Indonesia Offers Pakistan Defense Equipment

The two sides discuss potential sales.

Indonesia has offered to sell Pakistan defense equipment, local media reported Wednesday.

According to state-run news agency Antara News, Indonesia’s Coordinating Minister for Political, Security, and Legal Affairs Wiranto discussed defense sales with the commander of Pakistan’s armed forces, General Rashad Mahmood, during their meeting on Tuesday.

“We have also offered our defense equipment to them,” Wiranto was quoted as saying at his office.

Among the items considered, Wiranto said, were CN-235 aircraft, the Anoa armored personnel carrier (APC), and assault rifles.

The CN-235 is produced by the state-owned PT Dirgantara Indonesia, with military version CN235-220 military version as well as the CN235-220 MPA which comes in anti-submarine warfare, maritime patrol aircraft, and maritime surveillance aircraft versions.

The Anoa, a 6×6 APC, is manufactured by another state-owned Indonesian firm, PT Pindad, and was first unveiled back in 2006.
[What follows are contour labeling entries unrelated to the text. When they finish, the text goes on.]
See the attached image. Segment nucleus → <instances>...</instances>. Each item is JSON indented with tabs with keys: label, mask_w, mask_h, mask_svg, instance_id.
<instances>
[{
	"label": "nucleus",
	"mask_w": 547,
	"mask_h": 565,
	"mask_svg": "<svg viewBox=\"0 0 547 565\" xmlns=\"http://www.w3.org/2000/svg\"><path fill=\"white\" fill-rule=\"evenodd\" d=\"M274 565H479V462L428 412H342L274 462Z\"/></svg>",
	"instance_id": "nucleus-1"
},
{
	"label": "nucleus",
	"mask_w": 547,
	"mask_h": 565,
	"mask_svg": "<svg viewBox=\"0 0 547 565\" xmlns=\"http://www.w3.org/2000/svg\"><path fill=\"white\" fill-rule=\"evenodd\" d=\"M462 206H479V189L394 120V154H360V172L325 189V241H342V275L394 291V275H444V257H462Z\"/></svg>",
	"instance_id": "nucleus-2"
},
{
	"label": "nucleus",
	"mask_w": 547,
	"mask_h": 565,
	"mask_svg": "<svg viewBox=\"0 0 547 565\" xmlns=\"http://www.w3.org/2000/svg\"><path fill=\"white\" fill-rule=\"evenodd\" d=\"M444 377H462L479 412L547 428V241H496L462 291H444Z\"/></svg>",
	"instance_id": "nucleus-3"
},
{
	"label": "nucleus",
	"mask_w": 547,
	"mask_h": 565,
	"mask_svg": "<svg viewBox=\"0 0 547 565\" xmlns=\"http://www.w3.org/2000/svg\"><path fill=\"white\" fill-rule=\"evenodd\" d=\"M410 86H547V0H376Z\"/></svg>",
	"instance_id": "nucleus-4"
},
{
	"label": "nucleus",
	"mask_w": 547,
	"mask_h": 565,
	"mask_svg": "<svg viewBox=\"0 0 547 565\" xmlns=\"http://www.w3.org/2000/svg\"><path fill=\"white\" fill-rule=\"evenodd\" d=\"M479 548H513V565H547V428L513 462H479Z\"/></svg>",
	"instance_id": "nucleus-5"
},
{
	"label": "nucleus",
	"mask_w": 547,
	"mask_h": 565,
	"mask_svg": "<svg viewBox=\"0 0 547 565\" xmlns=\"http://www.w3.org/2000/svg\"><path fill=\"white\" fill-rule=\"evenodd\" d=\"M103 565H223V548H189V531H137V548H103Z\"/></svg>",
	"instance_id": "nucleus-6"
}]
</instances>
The move should come as no surprise. As I have noted before, President Joko “Jokowi” Widodo has been stressing the need for the country to promote its own defense industry, and one way to do that is to find new markets for the products that state-owned defense firms are helping develop (See: “An Indonesian Defense Revolution Under Jokowi?“).

Wiranto added that defense cooperation between the two countries had been going on for years with several staff and student exchanges, visits, and engagements, adding that Mahmood had expressed interest in deepening ties.

“Relations between the two countries armies are very close. General Rashad Mahmood has asked for maintaining and developing that relationship,” he said.

During his visit to Indonesia, Mahmood also called on the Chief of the Indonesian Defense Forces General Gatot Nurmantyo. Both of them discussed ways to enhance defense cooperation as well as other geopolitical issues and matters of bilateral interest, including the threat from terrorism and violent extremism.

Earlier, upon Mahmood’s arrival at the headquarters of the Indonesian armed forces (Tentara Nasional Indonesia, TNI), he was greeted with the Guard of Honor.